(Material shown):
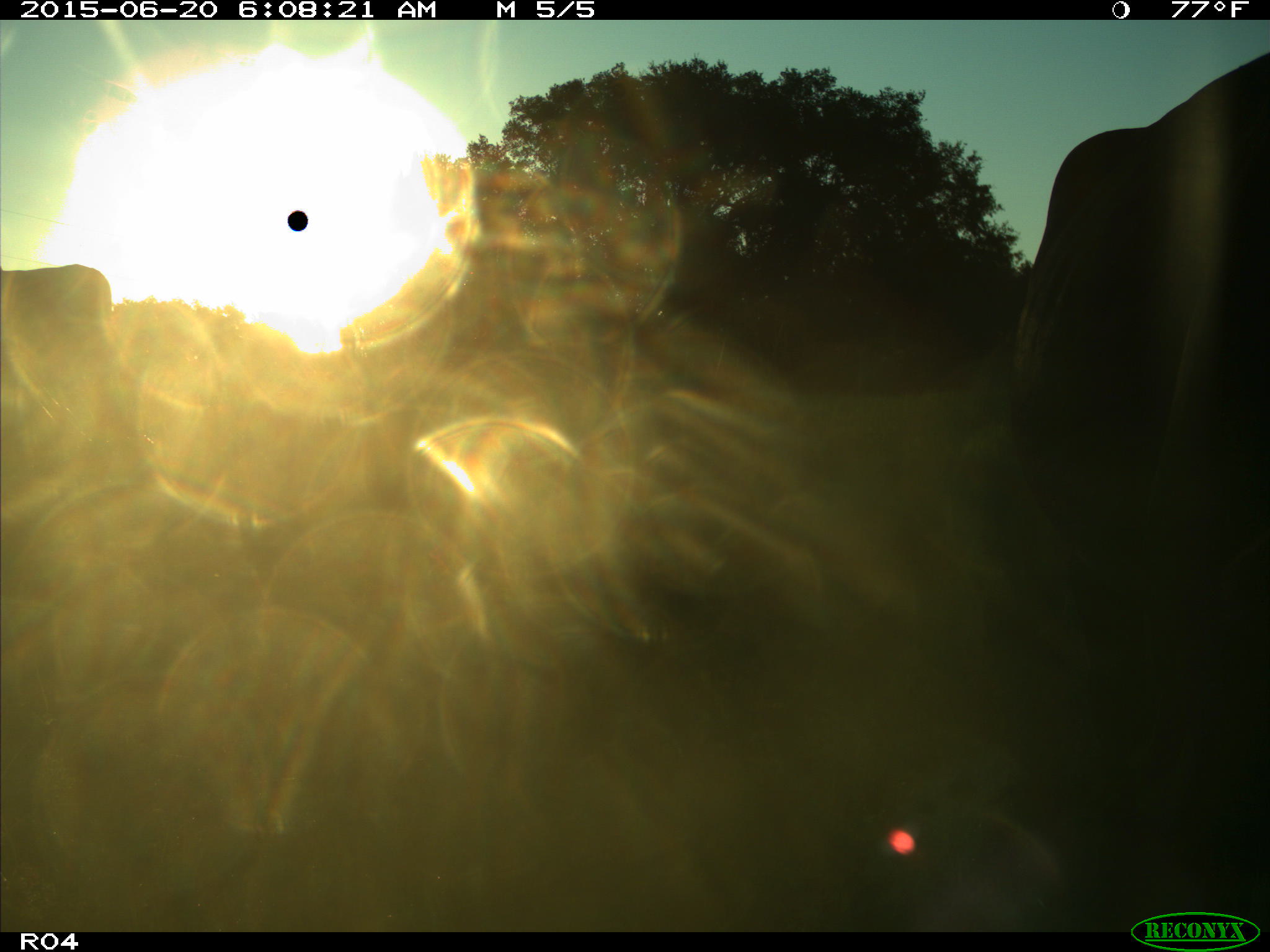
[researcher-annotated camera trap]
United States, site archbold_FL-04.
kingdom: Animalia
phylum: Chordata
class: Mammalia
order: Artiodactyla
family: Bovidae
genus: Bos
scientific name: Bos taurus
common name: domestic cow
Bos taurus (domestic cow).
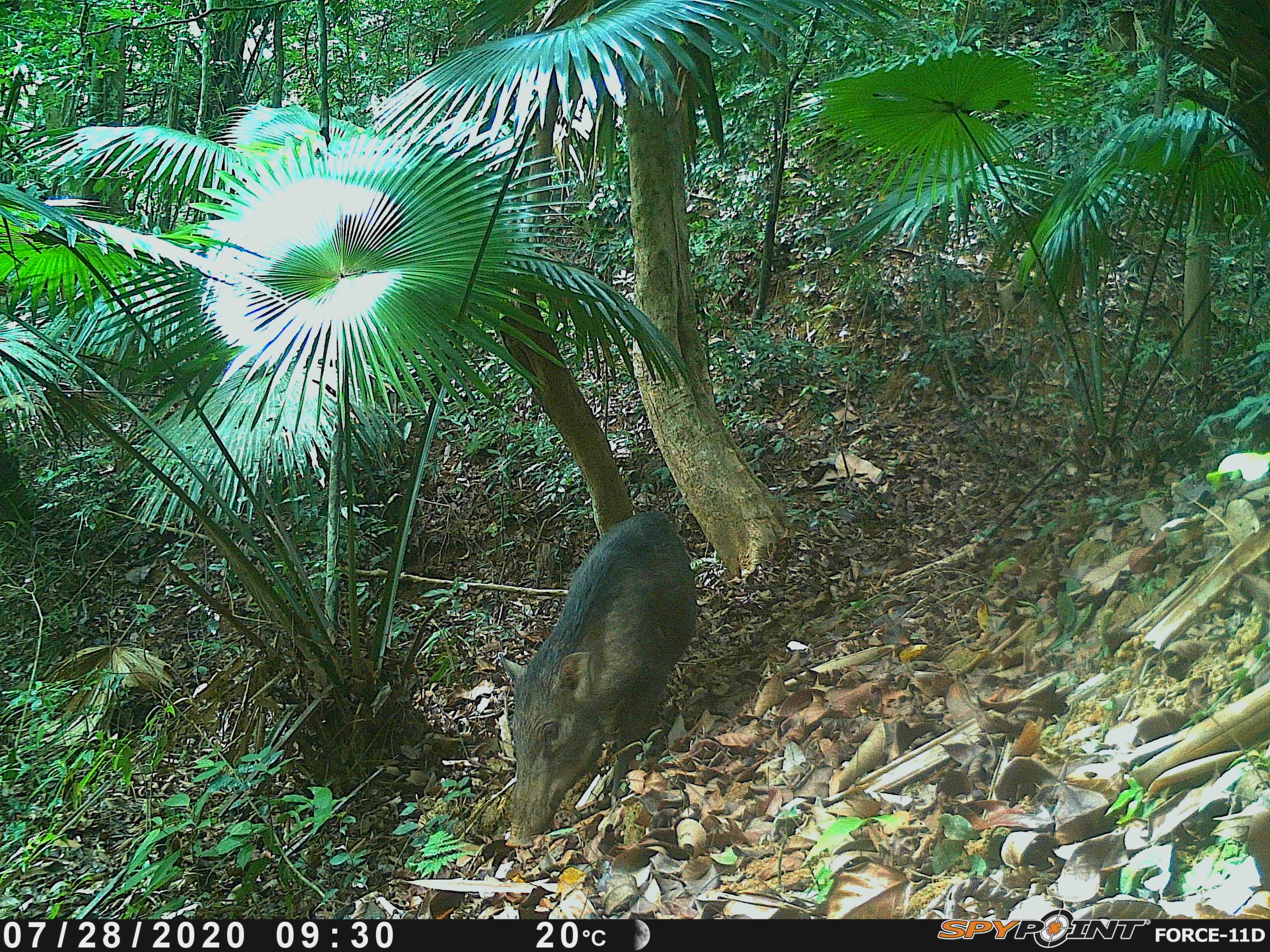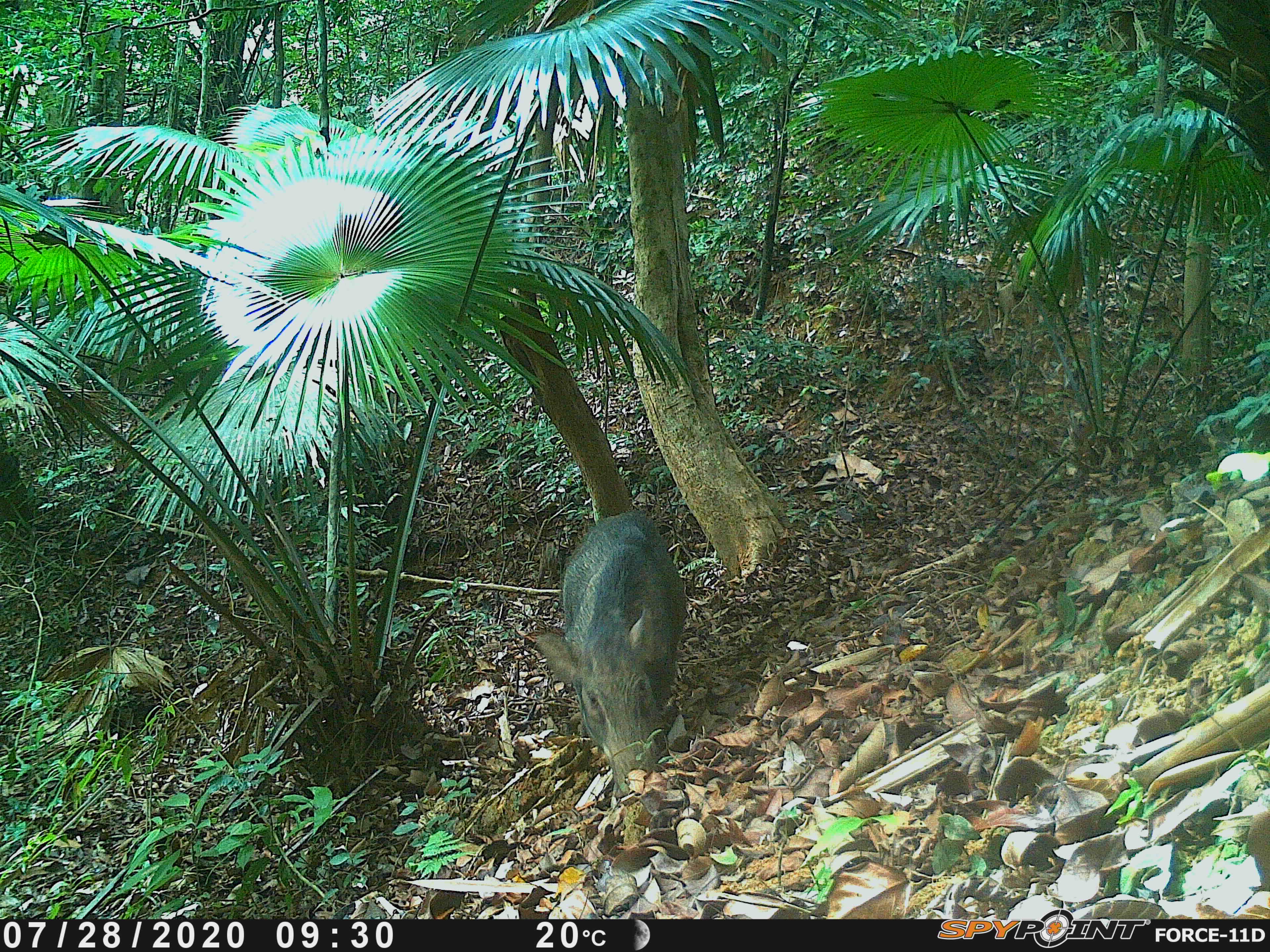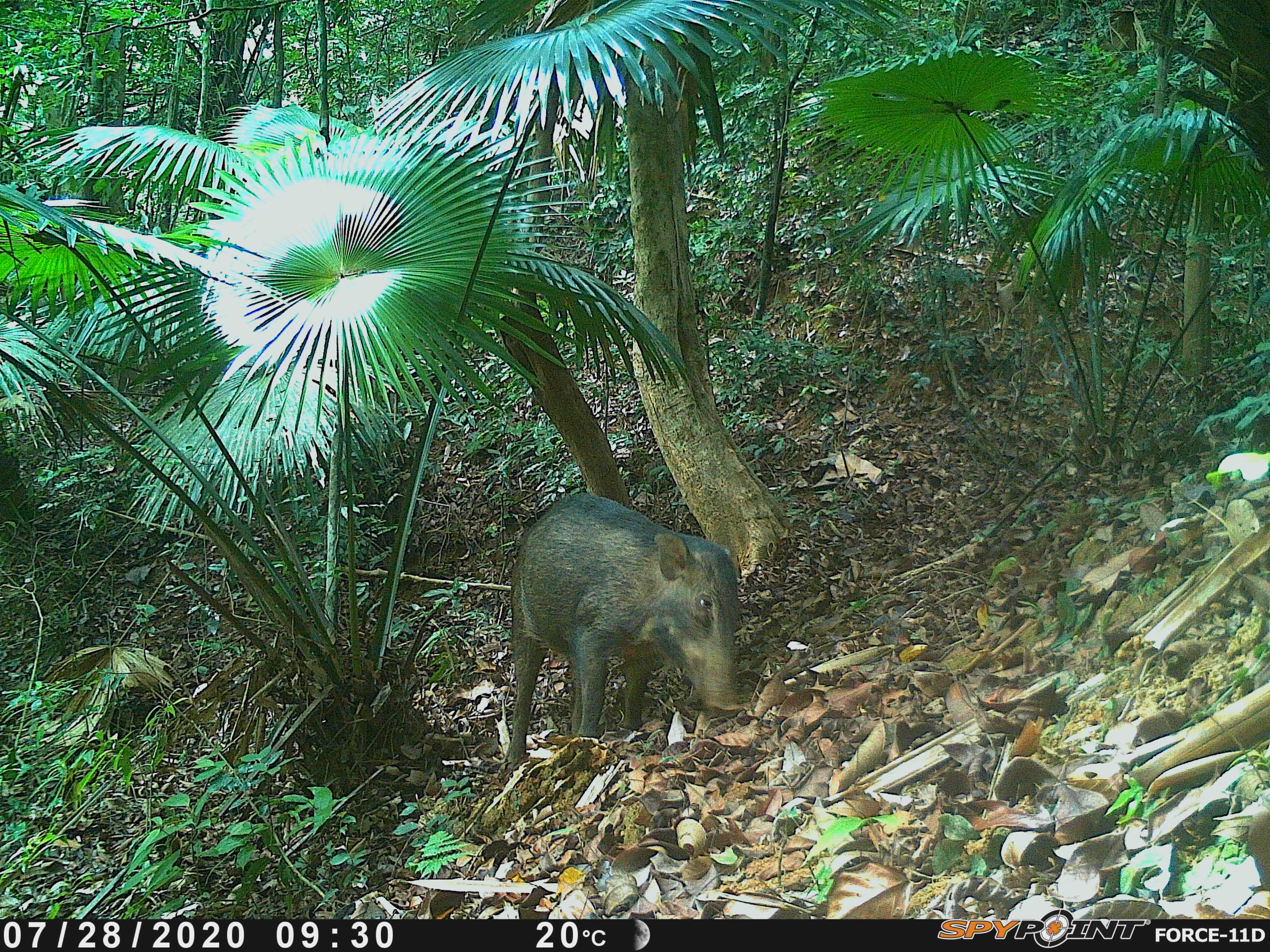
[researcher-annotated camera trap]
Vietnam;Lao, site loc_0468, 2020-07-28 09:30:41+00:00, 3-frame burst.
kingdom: Animalia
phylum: Chordata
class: Mammalia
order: Artiodactyla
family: Suidae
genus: Sus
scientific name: Sus scrofa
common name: eurasian wild pig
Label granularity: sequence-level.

(Exercise instructions):
Images in the records must not be repeated; everything else should be returned exactly.

(Exercise response):
[researcher-annotated camera trap]
United States, site archbold_FL-04.
kingdom: Animalia
phylum: Chordata
class: Mammalia
order: Artiodactyla
family: Bovidae
genus: Bos
scientific name: Bos taurus
common name: domestic cow
Bos taurus (domestic cow).
[researcher-annotated camera trap]
Vietnam;Lao, site loc_0468, 2020-07-28 09:30:41+00:00, 3-frame burst.
kingdom: Animalia
phylum: Chordata
class: Mammalia
order: Artiodactyla
family: Suidae
genus: Sus
scientific name: Sus scrofa
common name: eurasian wild pig
Label granularity: sequence-level.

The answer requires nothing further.